PICKERING, Ont. - Greenpeace activists blocked a main gate at the Pickering nuclear station Thursday to demand that nuclear energy be replaced with green energy.
Three activists tied themselves to a flatbed truck carrying a large caricature of Energy Minister George Smitherman with a caption reading, "Don't nuke green energy."
Smitherman should explain why he won't replace the Pickering nuclear station with green energy when the reactors reach the end of their lives in 2013, said Greenpeace spokesman Shawn-Patrick Stensil.
The minister talks a lot about green power but needs to take concrete action, he said.
Smitherman said he wasn't bothered by the nature of the protest.
"It's not offensive to me in any way that Greenpeace would seek to use those tactics," he said.
"Greenpeace is going to use tactics that it wants to use to highlight an issue. That's very fair in the context of the public discussion. It's a very important matter."
Smitherman said the government is taking advice this year on the future of the Pickering plant, which has been running since the early 1970s, but he wouldn't speculate further.
Bill McInlay of Ontario Power Generation said while people have a right to protest, "they don't have a right to break the law by blocking the road."

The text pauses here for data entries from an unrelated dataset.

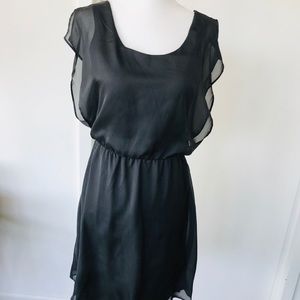 THE LIMITED Black Sleeveless Flutter Dress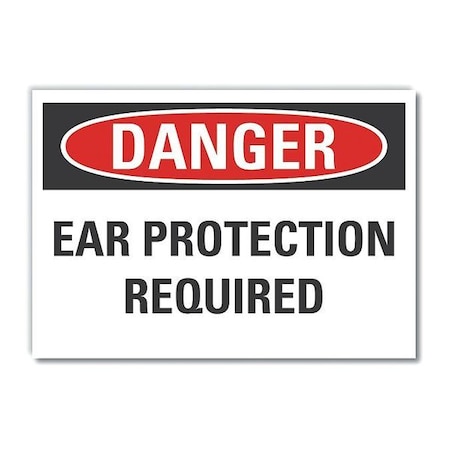 Decal Danger Ear Protection, 14x10, Height: 10 In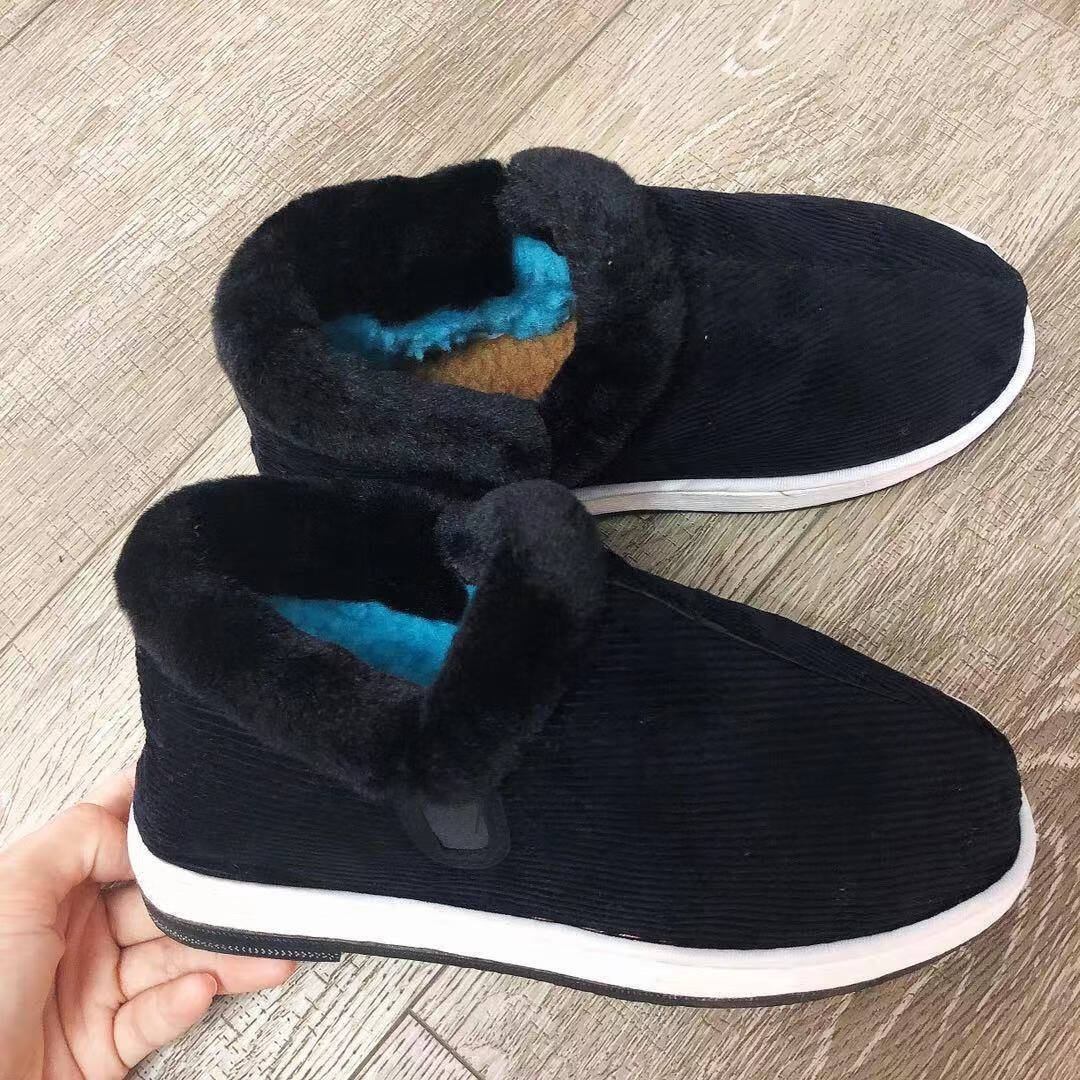 凯姿瑜窝窝鞋男冬季室内外男女湖南手工棉鞋中老年保暖加绒 千层拉链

He said police monitored the situation, and the protest had no impact on plant operations.
Stensil, one of 14 activists who took part in the protest, said if Smitherman is really interested in expanding green power, he can prove it by replacing the nuclear reactors.
Spending money on nuclear plants robs renewable energy of the financing it needs to grow in the province, he said.
"You can't plan to spend tens of billions on nuclear reactors and call yourself green. That's green-washing."